Exercise task 1
Summarize the article on park splash pads in two sentences.

#### Document ####

City parks have come a long way in the last decade.
Many feature elaborate dog parks
with sprawling patches of enclosed turf just for Fido. Park-goers in downtown Tampa now have free WiFi access
. The city is even sprucing up local parks by planting a colorful mix of wildflowers
in various locations.
But perhaps the biggest innovation to hit area parks is the advent of splash pads. Long gone are simple playground structures like stand-alone swing sets and basic jungle gyms. Instead, interactive “spraygrounds” are quickly becoming the norm.
“The one at Water Works Park
has been a magnet for children since the moment we cut the ribbon on it,” says Mayor Bob Buckhorn. “They can play on the swing set, run around, get hot and sweaty, and then cool off in the splash pad.”
The Water Works Park splash pad doesn’t stand alone. In addition to the one at Ballast Point Park
in south Tampa, others are popping up all over Pinellas County. The Kiwanis Sprayground
in Dunedin is packed every weekend. The city of Tarpon Springs in north Pinellas also unveiled a massive interactive splash park back in June.
“It’s great when trying to entertain kids of different ages,” says Heather Keener, a Clearwater resident who frequently takes her 11-month-old son to the splash pad in Dunedin. “My baby and my friend’s 5-year-olds all enjoy the same place.”
Like many parents, Keener specifically enjoys the splash pad’s proximity to the regular playground. She often lets the baby explore the pad’s different water-spraying elements before pushing him on the swing or taking a snack break at a nearby picnic table. The ability to bounce around between activities is especially appealing. Another draw is that spraygrounds represent a local, free activity for families.
Bonus: A Great Equalizer
According to Buckhorn, installing a splash pad comes with many benefits. For starters, it’s much more cost efficient than building and maintaining a pool. Another perk is that they encourage cultural diversity, creating a space where children of all socioeconomic backgrounds can come together to play. The mayor estimates that at least half of the kids frequenting the splash pad at Water Works Park are coming from North Boulevard Homes, a nearby public housing complex.
“A splash pad is a great equalizer,” says Buckhorn.

#### Entries shown ####

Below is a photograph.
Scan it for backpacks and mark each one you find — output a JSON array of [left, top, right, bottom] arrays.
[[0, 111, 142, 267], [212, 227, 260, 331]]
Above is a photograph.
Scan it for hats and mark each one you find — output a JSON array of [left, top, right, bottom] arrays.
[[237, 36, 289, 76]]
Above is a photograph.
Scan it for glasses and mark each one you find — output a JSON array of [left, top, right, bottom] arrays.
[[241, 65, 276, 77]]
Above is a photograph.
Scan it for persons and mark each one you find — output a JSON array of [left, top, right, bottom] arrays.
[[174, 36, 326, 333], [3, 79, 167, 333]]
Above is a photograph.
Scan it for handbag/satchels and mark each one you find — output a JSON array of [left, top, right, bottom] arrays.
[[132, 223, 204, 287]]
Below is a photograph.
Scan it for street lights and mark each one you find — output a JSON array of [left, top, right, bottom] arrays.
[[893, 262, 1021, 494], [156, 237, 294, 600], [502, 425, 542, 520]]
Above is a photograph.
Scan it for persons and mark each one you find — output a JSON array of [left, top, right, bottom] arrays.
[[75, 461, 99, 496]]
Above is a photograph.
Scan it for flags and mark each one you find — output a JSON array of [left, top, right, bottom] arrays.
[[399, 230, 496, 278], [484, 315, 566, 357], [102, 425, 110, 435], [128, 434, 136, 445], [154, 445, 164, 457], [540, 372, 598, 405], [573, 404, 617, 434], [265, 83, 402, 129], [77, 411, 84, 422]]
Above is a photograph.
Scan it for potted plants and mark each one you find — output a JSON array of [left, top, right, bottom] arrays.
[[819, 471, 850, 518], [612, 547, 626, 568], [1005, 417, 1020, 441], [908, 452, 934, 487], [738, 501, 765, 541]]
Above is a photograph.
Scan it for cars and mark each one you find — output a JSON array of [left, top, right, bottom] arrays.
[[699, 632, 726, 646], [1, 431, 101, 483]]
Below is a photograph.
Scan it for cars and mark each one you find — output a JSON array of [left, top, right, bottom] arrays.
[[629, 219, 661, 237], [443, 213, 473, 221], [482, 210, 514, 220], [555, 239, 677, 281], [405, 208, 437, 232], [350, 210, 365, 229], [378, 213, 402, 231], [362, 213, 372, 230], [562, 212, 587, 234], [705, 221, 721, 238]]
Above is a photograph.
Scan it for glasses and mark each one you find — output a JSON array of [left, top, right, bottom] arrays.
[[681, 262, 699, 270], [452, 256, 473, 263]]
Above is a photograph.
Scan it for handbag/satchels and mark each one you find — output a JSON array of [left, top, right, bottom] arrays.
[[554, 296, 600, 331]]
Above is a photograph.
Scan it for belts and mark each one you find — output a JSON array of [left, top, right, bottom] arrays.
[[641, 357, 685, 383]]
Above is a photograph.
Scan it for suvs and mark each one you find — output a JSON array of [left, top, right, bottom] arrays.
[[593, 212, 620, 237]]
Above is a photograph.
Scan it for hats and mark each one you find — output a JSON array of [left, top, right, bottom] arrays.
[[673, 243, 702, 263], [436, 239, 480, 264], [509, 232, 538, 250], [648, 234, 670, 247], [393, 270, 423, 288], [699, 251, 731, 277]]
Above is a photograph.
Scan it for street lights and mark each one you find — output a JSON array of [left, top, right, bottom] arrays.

####

Exercise task 2
Start at the first line of the records and stop after the line that contains "[[0, 111, 142, 267], [212, 227, 260, 331]]". Rewrite those lines with their requests, scaling every box coordinate in the answers by 2.45 and rounding each to a whole number, with halves rounded up.

Written answer 1
City parks in the Tampa area and across Pinellas County are increasingly adding interactive splash pads, or "spraygrounds," which attract children of different ages and give families a free local activity close to regular playgrounds. Mayor Bob Buckhorn says splash pads cost less than building and maintaining a pool and act as a great equalizer by bringing together children of all socioeconomic backgrounds.

Written answer 2
Below is a photograph.
Scan it for backpacks and mark each one you find — output a JSON array of [left, top, right, bottom] arrays.
[[0, 272, 348, 654], [519, 556, 637, 811]]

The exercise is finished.